By Thomas Hauser
In 1980, in response to the Soviet Union's invasion of Afghanistan, the Carter Administration sought to organize a boycott of the Moscow Olympics. As part of that effort, it sent Muhammad Ali to five African nations to gather support for America's position. Ali's trip was a disaster. Time magazine later called it, "The most bizarre diplomatic mission in recent US history."
Some African officials viewed Ali's presence as a racial insult. "Would the United States send Chris Evert to negotiate with London?" one Tanzanian diplomat demanded.
Ali himself seemed confused regarding the facts underlying his role and was unable to explain why African nations should boycott the Moscow Olympics when, four years earlier, the United States had refused to join 29 African countries in boycotting the Montreal Olympics over South Africa's place in the sporting world.
"Maybe I'm being used to do something that ain't right," Ali conceded at one point. In Kenya, he announced that Jimmy Carter had put him "on the spot" and sent him "around the world to take the whupping over American policies," and said that, if he'd known the "whole history of America and South Africa," he "probably wouldn't have made the trip."
That bit of history is relevant now because Jack Valenti (president of the Motion Picture Association of America) has unveiled tentative plans for a one-minute public service announcement featuring Ali that will be broadcast throughout the Muslim world. The thrust of the message is that America's war on terrorism is not a war against Islam. The public service spot would be prepared by Hollywood 9/11 -- a group that was formed after movie industry executives met on November 11th with Karl Rove (a senior political advisor to George Bush). In Valenti's words, Ali would be held out as "the spokesman for Muslims in America."
The proposed public service announcement might be good publicity for the movie industry, but it's dangerous politics.
Ali is universally respected and loved, but he isn't a diplomat. He doesn't understand the complexities of geopolitics. His heart is pure, but his judgments and actions are at times unwise. An example of this occurred on December 19th at a fundraising event for the proposed Muhammad Ali Center. The center is intended to be an educational facility designed to promote tolerance and understanding among all people. At the fundraiser, Ali rose to tell several jokes.
"No! No! No! Don't," his wife Lonnie cried.
Despite her plea, Ali proceeded. "What's the difference between a Jew and a canoe?'' he asked. Then he supplied the answer: "A canoe tips.''
That was followed by, "A black, a Puerto Rican, and a Mexican are in a car. Who's driving?'' The answer? ''The police.''
Afterward, Sue Carls (a spokesperson for the Ali Center) sought to minimize the damage, explaining, "These are not new jokes. Muhammad tells them all the time because he likes to make people laugh, and he shocks people to make a point.'' Two days later, Lonnie Ali added, "Even the Greatest can tell bad jokes.''
The problem is, this is a situation where misjudgments and bad jokes can cost lives.

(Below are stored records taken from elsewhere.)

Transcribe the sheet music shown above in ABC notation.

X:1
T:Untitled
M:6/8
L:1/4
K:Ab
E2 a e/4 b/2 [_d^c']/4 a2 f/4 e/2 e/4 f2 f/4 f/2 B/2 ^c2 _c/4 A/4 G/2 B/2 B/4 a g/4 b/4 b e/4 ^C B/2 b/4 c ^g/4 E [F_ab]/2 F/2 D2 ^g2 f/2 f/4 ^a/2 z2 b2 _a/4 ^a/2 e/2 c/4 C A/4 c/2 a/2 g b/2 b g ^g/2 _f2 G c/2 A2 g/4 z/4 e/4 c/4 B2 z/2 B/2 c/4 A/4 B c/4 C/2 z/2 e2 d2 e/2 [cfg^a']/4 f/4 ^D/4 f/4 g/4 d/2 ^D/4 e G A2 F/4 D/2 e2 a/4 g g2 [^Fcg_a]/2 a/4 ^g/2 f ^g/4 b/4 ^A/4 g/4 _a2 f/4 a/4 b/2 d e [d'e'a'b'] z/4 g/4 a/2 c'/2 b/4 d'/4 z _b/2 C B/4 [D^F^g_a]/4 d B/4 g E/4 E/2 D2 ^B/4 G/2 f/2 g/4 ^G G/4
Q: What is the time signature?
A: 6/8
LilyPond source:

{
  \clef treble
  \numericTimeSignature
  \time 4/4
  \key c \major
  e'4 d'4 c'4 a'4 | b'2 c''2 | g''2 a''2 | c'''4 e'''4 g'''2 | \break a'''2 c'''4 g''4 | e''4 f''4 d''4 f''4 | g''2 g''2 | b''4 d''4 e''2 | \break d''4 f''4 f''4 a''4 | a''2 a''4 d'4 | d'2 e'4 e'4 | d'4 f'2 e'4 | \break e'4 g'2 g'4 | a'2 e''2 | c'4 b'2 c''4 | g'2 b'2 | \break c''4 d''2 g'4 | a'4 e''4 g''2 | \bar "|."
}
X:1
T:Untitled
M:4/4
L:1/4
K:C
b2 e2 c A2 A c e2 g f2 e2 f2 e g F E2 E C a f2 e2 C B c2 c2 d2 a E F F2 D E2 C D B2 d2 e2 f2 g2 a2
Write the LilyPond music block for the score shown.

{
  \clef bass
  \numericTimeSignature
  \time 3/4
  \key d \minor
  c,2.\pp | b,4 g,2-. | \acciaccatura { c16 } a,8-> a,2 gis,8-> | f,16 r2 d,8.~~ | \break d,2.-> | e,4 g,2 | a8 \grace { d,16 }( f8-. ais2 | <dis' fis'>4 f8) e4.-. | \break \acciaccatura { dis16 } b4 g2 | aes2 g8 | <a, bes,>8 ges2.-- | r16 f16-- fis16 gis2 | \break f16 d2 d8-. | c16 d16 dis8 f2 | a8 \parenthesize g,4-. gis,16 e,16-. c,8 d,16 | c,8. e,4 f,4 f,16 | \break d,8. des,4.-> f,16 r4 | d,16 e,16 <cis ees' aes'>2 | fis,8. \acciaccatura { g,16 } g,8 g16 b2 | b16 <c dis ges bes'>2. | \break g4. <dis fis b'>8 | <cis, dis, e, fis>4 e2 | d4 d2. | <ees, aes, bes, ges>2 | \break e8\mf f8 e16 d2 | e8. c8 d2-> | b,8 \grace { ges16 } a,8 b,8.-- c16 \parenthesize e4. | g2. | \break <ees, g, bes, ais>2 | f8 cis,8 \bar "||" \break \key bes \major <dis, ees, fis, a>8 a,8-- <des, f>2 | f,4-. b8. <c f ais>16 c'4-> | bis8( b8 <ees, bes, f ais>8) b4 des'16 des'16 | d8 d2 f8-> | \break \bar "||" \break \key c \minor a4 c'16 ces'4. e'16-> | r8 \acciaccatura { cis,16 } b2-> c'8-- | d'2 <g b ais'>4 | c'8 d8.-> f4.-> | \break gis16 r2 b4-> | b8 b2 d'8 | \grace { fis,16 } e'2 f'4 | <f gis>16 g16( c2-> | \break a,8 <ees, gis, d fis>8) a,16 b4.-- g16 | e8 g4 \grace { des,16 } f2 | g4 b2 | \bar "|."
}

Ali is not a bigot. He tells far more "nigger" jokes than jokes about Hispanics and Jews. But Ali sometimes speaks and acts without considering the implications of his words and conduct. And he can be swayed by rhetoric; particularly when the speaker is a Muslim cleric with a following in some portion of the world.
What happens if, six months from now, Ali makes an intemperate statement about Israel? What happens if Ali calls for a halt to all American military action against terrorism in the heartfelt belief that a halt will save innocent lives? Will he then still be "the spokesman for Muslims in America."
Muhammad Ali leads best when he leads by example and by broad statements in support of tolerance and understanding among all people. To ask more of him in the current incendiary situation is looking for trouble.